On 6/22/2018 6:50 AM, Arturas Mazeika wrote:
I grabbed the 2.7.1 version of solr, created a 4 core setup with
replication factor 2 on windows using [1], I've restarted the setup with
2GB for each node [2], inserted the html docs from the german wikipedia
archive [3], and obtained top 10 terms for the whole collection vs one
specific shard:
http://localhost:9999/solr/de_wiki_all/terms?terms.limit=10&terms.fl=text&wt=json
{
"responseHeader":{
"zkConnected":true,
"status":0,
"QTime":5287},
"terms":{
"text":[
"8",670564,
"application",670564,
"articles",670564,
"charset",670564,
"de",670564,
"f",670564,
"utf",670564,
"wiki",670564,
"xhtml",670564,
"xml",670564]}}
http://localhost:9999/solr/de_wiki_all/terms?terms.limit=10&terms.fl=text&wt=json&shards=localhost:9999/solr/de_wiki_all_shard1_replica_n1&shards.qt=de_wiki_all_shard1_replica_n1
{
"responseHeader":{
"zkConnected":true,
"status":0,
"QTime":20274},
"terms":{
"text":{
"8":671396,
"application":671396,
"articles":671396,
"charset":671396,
"de":671396,
"f":671396,
"utf":671396,
"wiki":671396,
"xhtml":671396,
"xml":671396}}}
The value of 'shards.qt' should be /terms, not the name of a core.
Here's something you might want to try instead for the second query, so
you won't need shards.qt at all:
http://localhost:9999/solr/de_wiki_all_shard1_replica_n1/terms?terms.limit=10&terms.fl=text&wt=json&distrib=false
You might actually want to add shards.qt=/terms to the first query, or
even to the definition of the /terms handler in solrconfig.xml so that
all distributed queries are sent to the same handler instead of going to
/select.
reveals:
(1) querying one shard takes 20 secs vs 5 secs for the whole index
That is strange.
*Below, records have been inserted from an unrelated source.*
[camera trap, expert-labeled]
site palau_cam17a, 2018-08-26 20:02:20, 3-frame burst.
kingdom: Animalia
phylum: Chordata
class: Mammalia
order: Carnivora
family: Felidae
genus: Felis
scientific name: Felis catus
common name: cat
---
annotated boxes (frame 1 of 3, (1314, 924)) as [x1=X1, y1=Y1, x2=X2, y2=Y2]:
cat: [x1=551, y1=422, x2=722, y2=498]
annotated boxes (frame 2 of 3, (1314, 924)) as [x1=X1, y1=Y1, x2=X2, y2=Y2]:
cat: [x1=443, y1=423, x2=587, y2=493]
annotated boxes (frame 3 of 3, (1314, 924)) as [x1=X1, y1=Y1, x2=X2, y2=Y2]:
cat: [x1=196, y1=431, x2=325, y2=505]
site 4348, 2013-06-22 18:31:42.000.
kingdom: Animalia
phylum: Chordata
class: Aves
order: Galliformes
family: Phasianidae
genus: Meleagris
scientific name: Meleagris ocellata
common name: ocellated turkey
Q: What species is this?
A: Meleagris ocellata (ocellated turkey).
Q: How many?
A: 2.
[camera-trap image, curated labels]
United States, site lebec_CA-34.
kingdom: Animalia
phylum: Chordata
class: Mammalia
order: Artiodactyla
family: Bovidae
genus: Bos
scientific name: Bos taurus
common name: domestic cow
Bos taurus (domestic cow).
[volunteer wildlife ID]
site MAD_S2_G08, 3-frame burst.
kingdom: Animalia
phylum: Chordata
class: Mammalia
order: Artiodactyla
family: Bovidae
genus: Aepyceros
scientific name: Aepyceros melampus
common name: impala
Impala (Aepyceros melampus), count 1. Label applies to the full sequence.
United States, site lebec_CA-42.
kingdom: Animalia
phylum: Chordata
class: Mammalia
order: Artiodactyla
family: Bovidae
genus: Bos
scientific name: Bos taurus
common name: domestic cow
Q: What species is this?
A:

With the shards.qt parameter set to a core name, I'm
surprised you got anything at all on the second query, but maybe when it
couldn't find a handler with that name, it just defaulted to /select
like it would if you didn't include the parameter. I wonder if having
an invalid handler contributed to the speed.
(2) the counts for one shards are higher than for the whole index
If you're not changing the index between the requests, and it doesn't
sound like you are, I have no idea why that might happen.
(3) the f: hard drive is samsung SSD 850 evo 4TB (CrystalDeiskMark shows
~500MB/s seq and ~300MBs random read/writes), CPU:i7-6400 @3.4GHz. Querying
for 20 secs shows that java process is neither being pushed on the CPU nor
on the SDD side to the limits. What is the bottleneck in this computation?
If the amount of memory in the system (NOT talking about heap size here)
is not sufficient to effectively cache the index, then Solr must
actually hit the disk to satisfy a query. Even an SSD is not as fast as
memory. You haven't indicated how much disk space is being consumed by
the eight index cores or how much total memory the system has. A little
more than 8GB of the system's memory is being taken up by the four Solr
processes. Because you've asked for two replicas, there are two
complete copies of the index on the system, and both copies will count
in the total amount of resources that are required.
If there *is* sufficient memory for effective index caching, then the
disk will barely see any usage during queries, because Solr will get
most of the data it needs from the OS disk cache (system memory). This
will also reduce the impact on the CPU, because it will not be waiting
for I/O.
Running a query is not going to read the entire index. If it did, Solr
would not be fast.
(4) the output format is slightly different (compare ',' vs ':' and vector
vs list). I wonder why
That I cannot explain. The first response doesn't look right to me. It
passes RFC 4627 validation, but the software parsing the response would
have to be very different for each of the output formats.
Thanks,
Shawn